Encouraged, the child ventured to say, "My sister is sick. Very sick, sieur." From the timbre of its voice I decided it was a boy; and because he turned his head almost toward me when he spoke, I could see that his left eye was swollen shut by some infection. Tears of pus had run from it to dry on the cheek below. "Very, very sick."

"I see," I told him.

"Oh, no, sieur. You cannot, not from here. But if you wish you can look in through the door - you will not bother her." Just then a man wearing the scuffed leather apron of a mason called,

"What is it, Jader? What does he want?" He was toiling up the path in our direction.

As anyone might have anticipated, the boy was only frightened into silence by the question. I said, "I was asking the best way to the lower city."

The mason answered nothing, but stopped about four strides from me and folded arms that looked harder than the stones they broke. He seemed angry and distrustful, though I could not be sure why. Perhaps my accent had betrayed that I came from the south; perhaps it was only because of the way I was dressed, which though it was by no means rich or fantastic, indicated that I belonged to a social class higher than his own.

"Am I trespassing?" I asked. "Do you own this place?" There was no reply. Whatever he felt about me, it was plain that in his opinion there could be no communication between us. When I spoke to him, it could only be as a man speaks to a beast, and not even to intelligent beasts at that, but only as a drover shouts at kine. And on his side, when I spoke it was only as beasts speak to a man, a sound made in the throat.

I have noticed that in books this sort of stalemate never seems to occur; the authors are so anxious to move their stories forward (however wooden they may be, advancing like market carts with squeaking wheels that are never still, though they go only to dusty villages where the charm of the country is lost and the pleasures of the city will never be found) that there are no such misunderstandings, no refusals to negotiate. The assassin who holds a dagger to his victim's neck is eager to discuss the whole matter, and at any length the victim or the author may wish. The passionate pair in love's embrace are at least equally willing to postpone the stabbing, if not more so.

In life it is not the same. I stared at the mason, and he at me. I felt I could have killed him, but I could not be sure of it, both because he looked unusually strong and because I could not be certain he did not have some concealed weapon, or friends in the miserable dwellings close by. I felt he was about to spit onto the path between us, and if he had I would have flung my jelab over his head and pinned him. But he did not, and when we had stared at each other for several moments, the boy, who perhaps had no idea of what was taking place said again, "You can look through the door, sieur. You won't bother my sister." He even dared to tug a little at my sleeve in his eagerness to show he had not lied, not seeming to realize that his own appearance justified any amount of begging.

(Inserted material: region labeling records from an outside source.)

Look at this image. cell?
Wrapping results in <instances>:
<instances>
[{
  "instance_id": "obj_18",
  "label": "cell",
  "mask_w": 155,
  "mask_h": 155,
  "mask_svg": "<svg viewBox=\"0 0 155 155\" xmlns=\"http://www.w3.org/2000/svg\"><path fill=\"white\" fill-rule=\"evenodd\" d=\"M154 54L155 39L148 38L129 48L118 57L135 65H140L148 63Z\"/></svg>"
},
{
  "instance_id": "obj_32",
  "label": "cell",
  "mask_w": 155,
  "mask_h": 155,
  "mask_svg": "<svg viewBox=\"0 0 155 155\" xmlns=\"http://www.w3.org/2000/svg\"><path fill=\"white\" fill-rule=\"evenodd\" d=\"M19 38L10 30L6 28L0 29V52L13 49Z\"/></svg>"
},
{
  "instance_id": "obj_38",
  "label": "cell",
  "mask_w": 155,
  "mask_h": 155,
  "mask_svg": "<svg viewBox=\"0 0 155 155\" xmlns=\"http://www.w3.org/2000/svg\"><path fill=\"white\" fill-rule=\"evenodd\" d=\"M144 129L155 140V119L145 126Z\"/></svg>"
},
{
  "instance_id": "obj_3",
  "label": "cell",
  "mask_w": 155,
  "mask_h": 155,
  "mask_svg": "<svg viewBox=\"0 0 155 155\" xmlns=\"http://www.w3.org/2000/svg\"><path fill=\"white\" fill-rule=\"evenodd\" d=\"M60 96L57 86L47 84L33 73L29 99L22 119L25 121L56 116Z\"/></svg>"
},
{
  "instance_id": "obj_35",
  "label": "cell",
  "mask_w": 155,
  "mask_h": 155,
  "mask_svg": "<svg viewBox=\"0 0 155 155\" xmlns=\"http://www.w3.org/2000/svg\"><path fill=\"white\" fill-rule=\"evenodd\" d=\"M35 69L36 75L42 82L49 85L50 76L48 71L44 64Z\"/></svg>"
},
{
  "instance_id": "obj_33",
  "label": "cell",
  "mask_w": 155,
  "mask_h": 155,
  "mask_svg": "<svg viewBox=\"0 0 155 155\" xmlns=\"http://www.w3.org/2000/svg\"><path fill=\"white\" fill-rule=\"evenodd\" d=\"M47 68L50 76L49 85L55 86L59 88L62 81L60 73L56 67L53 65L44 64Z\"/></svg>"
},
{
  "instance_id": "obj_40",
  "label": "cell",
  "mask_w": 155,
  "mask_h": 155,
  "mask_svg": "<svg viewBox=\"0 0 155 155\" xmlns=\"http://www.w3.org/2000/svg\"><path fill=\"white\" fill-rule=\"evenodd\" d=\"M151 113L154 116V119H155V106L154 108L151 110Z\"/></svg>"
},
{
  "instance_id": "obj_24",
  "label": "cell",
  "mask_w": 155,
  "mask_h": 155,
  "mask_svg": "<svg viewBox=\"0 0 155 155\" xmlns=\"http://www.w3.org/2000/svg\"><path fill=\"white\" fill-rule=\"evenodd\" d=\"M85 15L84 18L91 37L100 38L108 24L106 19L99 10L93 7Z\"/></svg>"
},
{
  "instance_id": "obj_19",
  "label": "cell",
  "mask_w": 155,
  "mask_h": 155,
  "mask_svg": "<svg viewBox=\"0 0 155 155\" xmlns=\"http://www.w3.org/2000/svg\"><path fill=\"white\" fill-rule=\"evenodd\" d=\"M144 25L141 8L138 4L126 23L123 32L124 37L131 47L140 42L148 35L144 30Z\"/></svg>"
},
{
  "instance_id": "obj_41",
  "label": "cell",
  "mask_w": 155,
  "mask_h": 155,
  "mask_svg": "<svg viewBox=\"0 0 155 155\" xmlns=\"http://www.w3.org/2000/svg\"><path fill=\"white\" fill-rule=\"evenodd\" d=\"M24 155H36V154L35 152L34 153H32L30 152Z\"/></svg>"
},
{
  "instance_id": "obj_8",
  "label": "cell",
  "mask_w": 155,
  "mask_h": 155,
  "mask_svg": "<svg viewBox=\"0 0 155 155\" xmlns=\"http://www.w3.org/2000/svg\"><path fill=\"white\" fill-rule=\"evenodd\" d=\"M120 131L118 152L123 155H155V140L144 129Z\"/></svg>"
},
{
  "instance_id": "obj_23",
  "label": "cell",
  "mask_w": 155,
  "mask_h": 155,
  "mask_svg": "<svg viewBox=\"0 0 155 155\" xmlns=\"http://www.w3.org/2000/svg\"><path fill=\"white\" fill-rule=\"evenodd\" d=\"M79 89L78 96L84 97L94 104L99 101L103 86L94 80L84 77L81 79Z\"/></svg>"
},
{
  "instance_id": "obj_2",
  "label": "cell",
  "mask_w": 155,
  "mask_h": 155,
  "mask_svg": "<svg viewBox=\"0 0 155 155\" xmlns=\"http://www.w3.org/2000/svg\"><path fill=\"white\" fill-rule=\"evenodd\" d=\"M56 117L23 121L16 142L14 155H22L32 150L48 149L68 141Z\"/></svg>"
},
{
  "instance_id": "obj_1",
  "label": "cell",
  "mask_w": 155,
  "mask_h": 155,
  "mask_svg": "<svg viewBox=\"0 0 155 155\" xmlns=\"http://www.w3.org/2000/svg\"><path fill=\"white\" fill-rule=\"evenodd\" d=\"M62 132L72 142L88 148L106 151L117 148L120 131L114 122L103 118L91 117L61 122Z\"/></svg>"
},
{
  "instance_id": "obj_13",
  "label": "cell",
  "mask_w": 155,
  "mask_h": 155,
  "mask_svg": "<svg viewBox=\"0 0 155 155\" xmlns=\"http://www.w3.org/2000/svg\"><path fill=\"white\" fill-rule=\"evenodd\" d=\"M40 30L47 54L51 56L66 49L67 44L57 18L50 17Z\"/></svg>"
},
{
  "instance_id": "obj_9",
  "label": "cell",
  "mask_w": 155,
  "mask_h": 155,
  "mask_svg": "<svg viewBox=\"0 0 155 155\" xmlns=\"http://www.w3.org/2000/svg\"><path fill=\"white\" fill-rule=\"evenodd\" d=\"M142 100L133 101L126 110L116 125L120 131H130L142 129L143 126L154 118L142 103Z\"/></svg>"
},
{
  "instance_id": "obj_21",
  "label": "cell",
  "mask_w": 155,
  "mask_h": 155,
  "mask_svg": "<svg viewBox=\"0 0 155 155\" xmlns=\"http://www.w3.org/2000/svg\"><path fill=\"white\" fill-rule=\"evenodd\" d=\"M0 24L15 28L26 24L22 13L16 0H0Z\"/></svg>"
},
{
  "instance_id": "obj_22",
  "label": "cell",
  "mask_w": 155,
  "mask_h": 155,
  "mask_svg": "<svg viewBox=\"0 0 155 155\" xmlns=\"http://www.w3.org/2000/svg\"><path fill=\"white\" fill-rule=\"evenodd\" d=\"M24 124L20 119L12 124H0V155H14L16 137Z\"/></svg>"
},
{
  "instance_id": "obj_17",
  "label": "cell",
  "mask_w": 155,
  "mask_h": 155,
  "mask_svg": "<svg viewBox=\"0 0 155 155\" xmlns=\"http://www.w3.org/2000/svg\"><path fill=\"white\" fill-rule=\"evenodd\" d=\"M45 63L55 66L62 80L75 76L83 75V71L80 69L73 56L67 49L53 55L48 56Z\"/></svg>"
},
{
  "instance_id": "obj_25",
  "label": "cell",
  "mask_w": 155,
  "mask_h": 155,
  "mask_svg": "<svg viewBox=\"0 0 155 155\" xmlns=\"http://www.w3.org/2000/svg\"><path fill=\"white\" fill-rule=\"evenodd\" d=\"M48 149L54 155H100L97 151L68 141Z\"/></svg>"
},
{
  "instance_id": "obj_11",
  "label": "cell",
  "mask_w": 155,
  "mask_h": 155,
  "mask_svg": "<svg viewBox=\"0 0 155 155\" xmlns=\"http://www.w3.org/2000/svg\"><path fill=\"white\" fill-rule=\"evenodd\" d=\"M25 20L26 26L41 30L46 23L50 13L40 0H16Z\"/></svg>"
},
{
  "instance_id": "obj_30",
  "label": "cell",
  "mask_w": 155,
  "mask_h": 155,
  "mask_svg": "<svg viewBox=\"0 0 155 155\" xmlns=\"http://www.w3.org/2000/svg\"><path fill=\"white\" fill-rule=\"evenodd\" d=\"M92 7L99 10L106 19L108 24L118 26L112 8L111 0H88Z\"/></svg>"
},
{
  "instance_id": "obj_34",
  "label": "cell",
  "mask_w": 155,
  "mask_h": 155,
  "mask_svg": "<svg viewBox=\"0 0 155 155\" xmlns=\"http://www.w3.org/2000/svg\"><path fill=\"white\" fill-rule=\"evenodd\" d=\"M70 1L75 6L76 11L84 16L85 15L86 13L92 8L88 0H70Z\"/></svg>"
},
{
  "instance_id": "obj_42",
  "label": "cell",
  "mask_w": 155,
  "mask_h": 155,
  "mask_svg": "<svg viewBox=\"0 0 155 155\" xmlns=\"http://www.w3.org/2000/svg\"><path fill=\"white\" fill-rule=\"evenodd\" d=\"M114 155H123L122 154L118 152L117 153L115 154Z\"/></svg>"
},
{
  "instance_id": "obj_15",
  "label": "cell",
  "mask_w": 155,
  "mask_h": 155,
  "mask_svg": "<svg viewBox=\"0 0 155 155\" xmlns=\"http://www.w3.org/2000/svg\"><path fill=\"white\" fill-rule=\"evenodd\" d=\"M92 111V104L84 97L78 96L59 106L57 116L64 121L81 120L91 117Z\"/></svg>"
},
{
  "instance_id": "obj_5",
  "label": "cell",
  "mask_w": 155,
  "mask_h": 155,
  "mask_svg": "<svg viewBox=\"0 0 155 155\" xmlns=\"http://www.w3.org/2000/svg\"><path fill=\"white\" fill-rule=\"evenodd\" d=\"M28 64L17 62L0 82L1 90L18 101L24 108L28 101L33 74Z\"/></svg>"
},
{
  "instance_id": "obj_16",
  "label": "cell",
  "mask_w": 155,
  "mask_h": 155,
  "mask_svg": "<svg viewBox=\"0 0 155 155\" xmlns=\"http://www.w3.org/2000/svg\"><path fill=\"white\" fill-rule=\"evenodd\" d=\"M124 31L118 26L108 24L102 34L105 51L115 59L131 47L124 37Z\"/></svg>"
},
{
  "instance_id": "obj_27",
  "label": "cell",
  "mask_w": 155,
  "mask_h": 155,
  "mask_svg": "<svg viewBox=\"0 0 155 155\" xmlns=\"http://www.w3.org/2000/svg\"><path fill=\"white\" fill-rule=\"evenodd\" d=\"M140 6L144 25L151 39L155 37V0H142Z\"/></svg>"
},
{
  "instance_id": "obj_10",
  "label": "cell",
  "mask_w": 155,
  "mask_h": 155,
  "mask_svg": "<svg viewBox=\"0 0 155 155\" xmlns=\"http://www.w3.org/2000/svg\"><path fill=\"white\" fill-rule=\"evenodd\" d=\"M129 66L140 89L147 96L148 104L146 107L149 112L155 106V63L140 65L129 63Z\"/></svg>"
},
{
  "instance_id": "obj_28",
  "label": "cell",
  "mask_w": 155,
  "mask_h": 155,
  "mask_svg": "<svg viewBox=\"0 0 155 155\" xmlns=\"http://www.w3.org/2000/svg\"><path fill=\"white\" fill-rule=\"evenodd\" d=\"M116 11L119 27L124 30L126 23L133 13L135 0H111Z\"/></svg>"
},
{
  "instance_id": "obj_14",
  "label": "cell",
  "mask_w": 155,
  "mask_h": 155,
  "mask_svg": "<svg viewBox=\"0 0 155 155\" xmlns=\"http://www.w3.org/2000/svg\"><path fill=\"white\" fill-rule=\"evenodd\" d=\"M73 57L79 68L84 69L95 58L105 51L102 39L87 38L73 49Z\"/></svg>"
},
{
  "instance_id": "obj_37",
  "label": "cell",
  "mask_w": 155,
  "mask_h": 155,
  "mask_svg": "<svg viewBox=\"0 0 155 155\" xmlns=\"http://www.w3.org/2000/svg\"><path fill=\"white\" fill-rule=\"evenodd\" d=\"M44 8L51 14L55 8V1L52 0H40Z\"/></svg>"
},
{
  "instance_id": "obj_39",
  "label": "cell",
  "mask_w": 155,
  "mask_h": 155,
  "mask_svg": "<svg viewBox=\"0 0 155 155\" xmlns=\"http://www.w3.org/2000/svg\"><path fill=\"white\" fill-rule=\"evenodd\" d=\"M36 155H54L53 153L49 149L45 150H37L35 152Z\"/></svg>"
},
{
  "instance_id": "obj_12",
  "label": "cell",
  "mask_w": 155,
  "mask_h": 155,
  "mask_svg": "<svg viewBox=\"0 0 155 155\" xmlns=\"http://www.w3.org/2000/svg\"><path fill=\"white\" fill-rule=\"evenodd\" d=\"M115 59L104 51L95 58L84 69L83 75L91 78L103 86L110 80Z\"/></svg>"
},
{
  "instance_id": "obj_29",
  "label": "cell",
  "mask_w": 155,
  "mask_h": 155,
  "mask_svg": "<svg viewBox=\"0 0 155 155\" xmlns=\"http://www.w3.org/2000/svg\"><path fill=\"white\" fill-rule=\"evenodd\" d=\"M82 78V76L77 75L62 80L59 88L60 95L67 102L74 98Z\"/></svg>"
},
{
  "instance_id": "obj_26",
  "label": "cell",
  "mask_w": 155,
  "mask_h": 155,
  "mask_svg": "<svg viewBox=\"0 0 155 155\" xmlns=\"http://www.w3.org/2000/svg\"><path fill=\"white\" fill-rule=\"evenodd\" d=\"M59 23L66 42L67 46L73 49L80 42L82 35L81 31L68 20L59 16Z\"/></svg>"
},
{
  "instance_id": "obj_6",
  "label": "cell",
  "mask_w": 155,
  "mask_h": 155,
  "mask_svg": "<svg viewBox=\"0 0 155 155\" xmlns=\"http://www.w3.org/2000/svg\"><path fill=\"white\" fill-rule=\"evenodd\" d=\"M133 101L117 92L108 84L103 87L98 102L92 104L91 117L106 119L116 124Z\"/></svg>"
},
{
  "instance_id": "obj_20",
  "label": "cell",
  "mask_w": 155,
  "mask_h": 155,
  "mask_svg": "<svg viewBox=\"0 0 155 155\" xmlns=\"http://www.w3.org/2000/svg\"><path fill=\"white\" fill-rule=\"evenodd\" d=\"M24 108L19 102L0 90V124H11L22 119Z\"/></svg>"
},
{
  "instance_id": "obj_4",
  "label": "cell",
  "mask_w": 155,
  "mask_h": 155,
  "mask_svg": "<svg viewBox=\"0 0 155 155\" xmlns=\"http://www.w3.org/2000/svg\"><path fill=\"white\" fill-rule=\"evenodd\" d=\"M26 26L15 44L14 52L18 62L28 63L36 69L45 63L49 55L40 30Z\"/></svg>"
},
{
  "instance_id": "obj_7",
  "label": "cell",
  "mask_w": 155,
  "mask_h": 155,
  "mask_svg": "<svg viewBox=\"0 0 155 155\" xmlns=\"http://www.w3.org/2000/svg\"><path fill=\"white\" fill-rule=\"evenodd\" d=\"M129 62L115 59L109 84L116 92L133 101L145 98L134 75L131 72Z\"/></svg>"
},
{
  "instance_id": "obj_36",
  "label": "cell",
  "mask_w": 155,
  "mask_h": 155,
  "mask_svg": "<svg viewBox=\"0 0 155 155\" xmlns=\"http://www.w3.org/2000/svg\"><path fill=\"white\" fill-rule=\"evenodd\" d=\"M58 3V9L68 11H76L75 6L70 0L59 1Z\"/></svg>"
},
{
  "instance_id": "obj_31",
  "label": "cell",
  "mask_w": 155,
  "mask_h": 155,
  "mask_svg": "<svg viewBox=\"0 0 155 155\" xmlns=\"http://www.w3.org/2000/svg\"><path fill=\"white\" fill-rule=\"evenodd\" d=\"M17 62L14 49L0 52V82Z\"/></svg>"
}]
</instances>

"I believe you," I said. But then I understood that to say I believed him was to insult him by showing that I did not have faith enough in what he said to put it to the test. I bent and peered, though at first I could see little, looking as I was from the bright sunshine into the shadowy interior of the jacal.

The light was almost squarely behind me. I felt its pressure on the nape of my neck, and I was conscious that the mason could attack me with impunity now that my back was toward him. Tiny as it was, the room inside was not cluttered. Some straw had been heaped against the wall farthest from the door, and the girl lay upon it. She was in that state of disease in which we no longer feel pity for the sick person, who has instead become an object of horror. Her face was a death's head over which was stretched skin as thin and translucent as the head of a drum. Her lips could no longer cover her teeth even in sleep, and under the scythe of fever, her hair had fallen away until only wisps remained.

I braced my hands on the mud and wattle wall beside the door and straightened up. The boy said, "You see she is very sick, sieur. My sister." He held out his hand again.